- [Document extract]:
◇ ◇ ◇ ◇
Mercatus* came out with an unusually thorough and transparent evaluation of state fiscal solvency. You can see the results here. It would be easy to point out that with the exception of Appalachian Kentucky and West Virginia all of the states in the most desperate fiscal straights are deep blue, mostly one party states. And it is super easy to observe that with the possible exception of purple Ohio, all of the top 10 fiscally solvent states are Red and that none of the top twenty are 'blue' states. Indeed it is child's play to note the first blue state is #23 Washington state and it doesn't have a state income tax so from a fiscal standpoint it really isn't that 'blue'.
But it would be a bit unfair to compare tiny whitebread Tball states with large complex urban ones. I think we need to break the league table into two divisions: big and/or very urban vs. small and/or less urban with the dividing line being having or being part of a city >2 million. Here's how it stacks up:
The ten sickest big city states are all blue.
What's interesting is the worst performers are a who's who of states with huge advantages: NY has the richest mega city in the world, NJ and CT have millions of NYC's affluent suburbanites, MA is the best educated state in the nation and these four states have huge, rich institutions (Harvard, MIT, Yale, Princeton, Columbia) coming out their ears. Not to mention California which in terms of natural and entreprenurial endowment is without a doubt the richest place on the planet. Illinois has Chicago, the greatest concentration of wealth and commerce between the coasts. And yet even Minnesota (!) is fiscally outclassed by inbred, cousin marryin' knuckle draggin' states like AL and OK.
◇ ◇ ◇ ◇
- [Dataset entries]:
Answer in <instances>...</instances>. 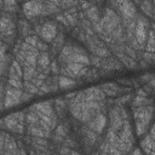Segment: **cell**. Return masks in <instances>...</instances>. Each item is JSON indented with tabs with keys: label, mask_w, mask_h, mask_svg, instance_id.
I'll return each mask as SVG.
<instances>
[{
	"label": "cell",
	"mask_w": 155,
	"mask_h": 155,
	"mask_svg": "<svg viewBox=\"0 0 155 155\" xmlns=\"http://www.w3.org/2000/svg\"><path fill=\"white\" fill-rule=\"evenodd\" d=\"M70 113L74 117L82 122H88L96 115L101 113L99 101H71L70 102Z\"/></svg>",
	"instance_id": "obj_1"
},
{
	"label": "cell",
	"mask_w": 155,
	"mask_h": 155,
	"mask_svg": "<svg viewBox=\"0 0 155 155\" xmlns=\"http://www.w3.org/2000/svg\"><path fill=\"white\" fill-rule=\"evenodd\" d=\"M133 116H134V124H136V134L138 137H142L147 132V130L153 120L154 107H151V104L136 107Z\"/></svg>",
	"instance_id": "obj_2"
},
{
	"label": "cell",
	"mask_w": 155,
	"mask_h": 155,
	"mask_svg": "<svg viewBox=\"0 0 155 155\" xmlns=\"http://www.w3.org/2000/svg\"><path fill=\"white\" fill-rule=\"evenodd\" d=\"M24 121H25V116L23 115V113H15L2 120V127H6L8 131L15 133H23Z\"/></svg>",
	"instance_id": "obj_3"
},
{
	"label": "cell",
	"mask_w": 155,
	"mask_h": 155,
	"mask_svg": "<svg viewBox=\"0 0 155 155\" xmlns=\"http://www.w3.org/2000/svg\"><path fill=\"white\" fill-rule=\"evenodd\" d=\"M22 94H23V92L21 91V88L8 86L6 92H5V96H4L2 107L8 108V107H12V105H16V104L21 103L22 102Z\"/></svg>",
	"instance_id": "obj_4"
},
{
	"label": "cell",
	"mask_w": 155,
	"mask_h": 155,
	"mask_svg": "<svg viewBox=\"0 0 155 155\" xmlns=\"http://www.w3.org/2000/svg\"><path fill=\"white\" fill-rule=\"evenodd\" d=\"M0 145H1V149H0V153L1 154H16V153H21L19 149H17V144L13 139V137H11L10 134H6L4 131L1 132V136H0Z\"/></svg>",
	"instance_id": "obj_5"
},
{
	"label": "cell",
	"mask_w": 155,
	"mask_h": 155,
	"mask_svg": "<svg viewBox=\"0 0 155 155\" xmlns=\"http://www.w3.org/2000/svg\"><path fill=\"white\" fill-rule=\"evenodd\" d=\"M134 38L139 45H144L148 38V23L144 18H139L134 27Z\"/></svg>",
	"instance_id": "obj_6"
},
{
	"label": "cell",
	"mask_w": 155,
	"mask_h": 155,
	"mask_svg": "<svg viewBox=\"0 0 155 155\" xmlns=\"http://www.w3.org/2000/svg\"><path fill=\"white\" fill-rule=\"evenodd\" d=\"M39 34H40L42 40H45L46 42H51L56 38V35H57V27H56L54 23H51V22L45 23L40 28Z\"/></svg>",
	"instance_id": "obj_7"
},
{
	"label": "cell",
	"mask_w": 155,
	"mask_h": 155,
	"mask_svg": "<svg viewBox=\"0 0 155 155\" xmlns=\"http://www.w3.org/2000/svg\"><path fill=\"white\" fill-rule=\"evenodd\" d=\"M23 11L27 17H34L42 13V2L39 0H31L24 4Z\"/></svg>",
	"instance_id": "obj_8"
},
{
	"label": "cell",
	"mask_w": 155,
	"mask_h": 155,
	"mask_svg": "<svg viewBox=\"0 0 155 155\" xmlns=\"http://www.w3.org/2000/svg\"><path fill=\"white\" fill-rule=\"evenodd\" d=\"M88 127L92 128L93 131H96L97 133H102L105 125H107V116L102 113H99L98 115H96L93 119H91L88 122H87Z\"/></svg>",
	"instance_id": "obj_9"
},
{
	"label": "cell",
	"mask_w": 155,
	"mask_h": 155,
	"mask_svg": "<svg viewBox=\"0 0 155 155\" xmlns=\"http://www.w3.org/2000/svg\"><path fill=\"white\" fill-rule=\"evenodd\" d=\"M28 133H30L31 136H38L42 138L50 137V131L42 127L41 125H28Z\"/></svg>",
	"instance_id": "obj_10"
},
{
	"label": "cell",
	"mask_w": 155,
	"mask_h": 155,
	"mask_svg": "<svg viewBox=\"0 0 155 155\" xmlns=\"http://www.w3.org/2000/svg\"><path fill=\"white\" fill-rule=\"evenodd\" d=\"M140 147H142L143 151L150 153V154H155V139L151 137L150 133L148 136H145V138L142 139Z\"/></svg>",
	"instance_id": "obj_11"
},
{
	"label": "cell",
	"mask_w": 155,
	"mask_h": 155,
	"mask_svg": "<svg viewBox=\"0 0 155 155\" xmlns=\"http://www.w3.org/2000/svg\"><path fill=\"white\" fill-rule=\"evenodd\" d=\"M8 76L23 78V69L18 61H12L11 65L8 67Z\"/></svg>",
	"instance_id": "obj_12"
},
{
	"label": "cell",
	"mask_w": 155,
	"mask_h": 155,
	"mask_svg": "<svg viewBox=\"0 0 155 155\" xmlns=\"http://www.w3.org/2000/svg\"><path fill=\"white\" fill-rule=\"evenodd\" d=\"M102 90L104 91V93H105L107 96L113 97V96H116V93L120 91V87H119L116 84H107V85L103 86Z\"/></svg>",
	"instance_id": "obj_13"
},
{
	"label": "cell",
	"mask_w": 155,
	"mask_h": 155,
	"mask_svg": "<svg viewBox=\"0 0 155 155\" xmlns=\"http://www.w3.org/2000/svg\"><path fill=\"white\" fill-rule=\"evenodd\" d=\"M38 65L40 67V69H47V67L50 65V57L46 52H41L38 57Z\"/></svg>",
	"instance_id": "obj_14"
},
{
	"label": "cell",
	"mask_w": 155,
	"mask_h": 155,
	"mask_svg": "<svg viewBox=\"0 0 155 155\" xmlns=\"http://www.w3.org/2000/svg\"><path fill=\"white\" fill-rule=\"evenodd\" d=\"M74 85H75V80H73L69 76H61L58 79V86L61 88H68V87L74 86Z\"/></svg>",
	"instance_id": "obj_15"
},
{
	"label": "cell",
	"mask_w": 155,
	"mask_h": 155,
	"mask_svg": "<svg viewBox=\"0 0 155 155\" xmlns=\"http://www.w3.org/2000/svg\"><path fill=\"white\" fill-rule=\"evenodd\" d=\"M7 85L11 86V87H16V88L24 87V82L22 81V78H17V76H8Z\"/></svg>",
	"instance_id": "obj_16"
},
{
	"label": "cell",
	"mask_w": 155,
	"mask_h": 155,
	"mask_svg": "<svg viewBox=\"0 0 155 155\" xmlns=\"http://www.w3.org/2000/svg\"><path fill=\"white\" fill-rule=\"evenodd\" d=\"M35 74V68L34 65H29V64H25L23 67V79L24 80H31L33 76Z\"/></svg>",
	"instance_id": "obj_17"
},
{
	"label": "cell",
	"mask_w": 155,
	"mask_h": 155,
	"mask_svg": "<svg viewBox=\"0 0 155 155\" xmlns=\"http://www.w3.org/2000/svg\"><path fill=\"white\" fill-rule=\"evenodd\" d=\"M147 51L155 52V33H154V30H150L149 36L147 39Z\"/></svg>",
	"instance_id": "obj_18"
},
{
	"label": "cell",
	"mask_w": 155,
	"mask_h": 155,
	"mask_svg": "<svg viewBox=\"0 0 155 155\" xmlns=\"http://www.w3.org/2000/svg\"><path fill=\"white\" fill-rule=\"evenodd\" d=\"M87 17H88L93 23H98V22H99L98 11H97L96 7H91L90 10H87Z\"/></svg>",
	"instance_id": "obj_19"
},
{
	"label": "cell",
	"mask_w": 155,
	"mask_h": 155,
	"mask_svg": "<svg viewBox=\"0 0 155 155\" xmlns=\"http://www.w3.org/2000/svg\"><path fill=\"white\" fill-rule=\"evenodd\" d=\"M65 134H67L65 127H64L63 125H59V126L57 127V130H56V140L61 142V140L65 137Z\"/></svg>",
	"instance_id": "obj_20"
},
{
	"label": "cell",
	"mask_w": 155,
	"mask_h": 155,
	"mask_svg": "<svg viewBox=\"0 0 155 155\" xmlns=\"http://www.w3.org/2000/svg\"><path fill=\"white\" fill-rule=\"evenodd\" d=\"M24 87H25V90H27L28 92H30V93H33V94L39 93V88H40V87L35 86L33 82H28V80L24 81Z\"/></svg>",
	"instance_id": "obj_21"
},
{
	"label": "cell",
	"mask_w": 155,
	"mask_h": 155,
	"mask_svg": "<svg viewBox=\"0 0 155 155\" xmlns=\"http://www.w3.org/2000/svg\"><path fill=\"white\" fill-rule=\"evenodd\" d=\"M47 42L45 41V40H42V39H39L38 40V44H36V48L38 50H40V51H42V52H45L46 50H47Z\"/></svg>",
	"instance_id": "obj_22"
},
{
	"label": "cell",
	"mask_w": 155,
	"mask_h": 155,
	"mask_svg": "<svg viewBox=\"0 0 155 155\" xmlns=\"http://www.w3.org/2000/svg\"><path fill=\"white\" fill-rule=\"evenodd\" d=\"M38 40H39V39H38L36 36H27L25 42H28V44H30V45H33V46H35V47H36Z\"/></svg>",
	"instance_id": "obj_23"
},
{
	"label": "cell",
	"mask_w": 155,
	"mask_h": 155,
	"mask_svg": "<svg viewBox=\"0 0 155 155\" xmlns=\"http://www.w3.org/2000/svg\"><path fill=\"white\" fill-rule=\"evenodd\" d=\"M4 4H5V8H11V7H15L17 5V1L16 0H4Z\"/></svg>",
	"instance_id": "obj_24"
},
{
	"label": "cell",
	"mask_w": 155,
	"mask_h": 155,
	"mask_svg": "<svg viewBox=\"0 0 155 155\" xmlns=\"http://www.w3.org/2000/svg\"><path fill=\"white\" fill-rule=\"evenodd\" d=\"M74 4H75V1H73V0H62L61 1V5H62L63 8H67L69 6H73Z\"/></svg>",
	"instance_id": "obj_25"
},
{
	"label": "cell",
	"mask_w": 155,
	"mask_h": 155,
	"mask_svg": "<svg viewBox=\"0 0 155 155\" xmlns=\"http://www.w3.org/2000/svg\"><path fill=\"white\" fill-rule=\"evenodd\" d=\"M142 8H144V11L145 12H148V13H151V7H150V5H149V2H143V5H142Z\"/></svg>",
	"instance_id": "obj_26"
},
{
	"label": "cell",
	"mask_w": 155,
	"mask_h": 155,
	"mask_svg": "<svg viewBox=\"0 0 155 155\" xmlns=\"http://www.w3.org/2000/svg\"><path fill=\"white\" fill-rule=\"evenodd\" d=\"M149 87H151V88L155 91V75H153V78L150 79V81H149Z\"/></svg>",
	"instance_id": "obj_27"
},
{
	"label": "cell",
	"mask_w": 155,
	"mask_h": 155,
	"mask_svg": "<svg viewBox=\"0 0 155 155\" xmlns=\"http://www.w3.org/2000/svg\"><path fill=\"white\" fill-rule=\"evenodd\" d=\"M50 70H52L53 73H57L58 70H57V68H56V63H52V65H51V69Z\"/></svg>",
	"instance_id": "obj_28"
},
{
	"label": "cell",
	"mask_w": 155,
	"mask_h": 155,
	"mask_svg": "<svg viewBox=\"0 0 155 155\" xmlns=\"http://www.w3.org/2000/svg\"><path fill=\"white\" fill-rule=\"evenodd\" d=\"M153 30H154V33H155V25H154V29H153Z\"/></svg>",
	"instance_id": "obj_29"
},
{
	"label": "cell",
	"mask_w": 155,
	"mask_h": 155,
	"mask_svg": "<svg viewBox=\"0 0 155 155\" xmlns=\"http://www.w3.org/2000/svg\"><path fill=\"white\" fill-rule=\"evenodd\" d=\"M154 2H155V0H154Z\"/></svg>",
	"instance_id": "obj_30"
}]
</instances>
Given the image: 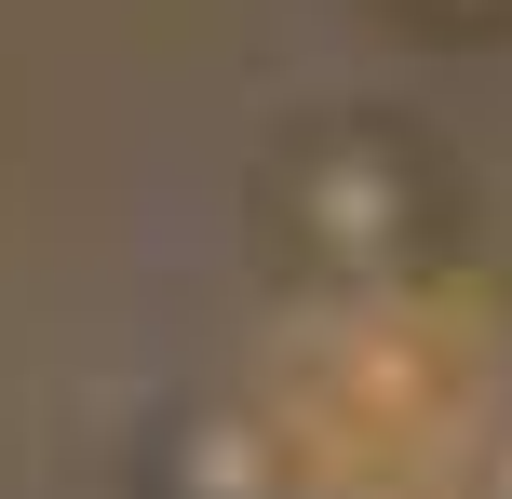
◇ ◇ ◇ ◇
- [What is being asked]:
Continue the post on state fiscal solvency rankings, starting right after its last sentence.

- [Answer below]:
So just why are blue states so bad at managing their financial affairs? It's not like they're all poor, exactly - even after adjusting for inflation IL and MA are among the richest, although RI, CA, NY are at the bottom of the barrel. They don't all have traditions of criminal political machines - certainly MN and CA don't, and their economies aren't collapsed ruins. Yet in consumer terms most of them would have a hard time getting a credit card. What gives? Why are states with the blue ideological predisposition which they point out is more 'sophisticated', 'modern', 'compassionate', and of course 'progressive' such bad financial actors?
There are two generic narratives about what the left side of the political divide stands for. The first which I'll call the 'Classical' or 'Optimate' critique argues that leftist politics is simply an updating of the Roman appeal to the mob pioneered by the Gracchus brothers and used to good effect by Julius Caesar: promise the rubes goodies, get in power and then use the public fisc to pay your debts to favored constituencies and to cultivate more support. Fiscal accountability, keeping your promises, protecting the next generation are irrelevant. What matters is power and your will to grasp it, you'll use that power to balance the books somewhere down the line, preferably on the backs of your enemies.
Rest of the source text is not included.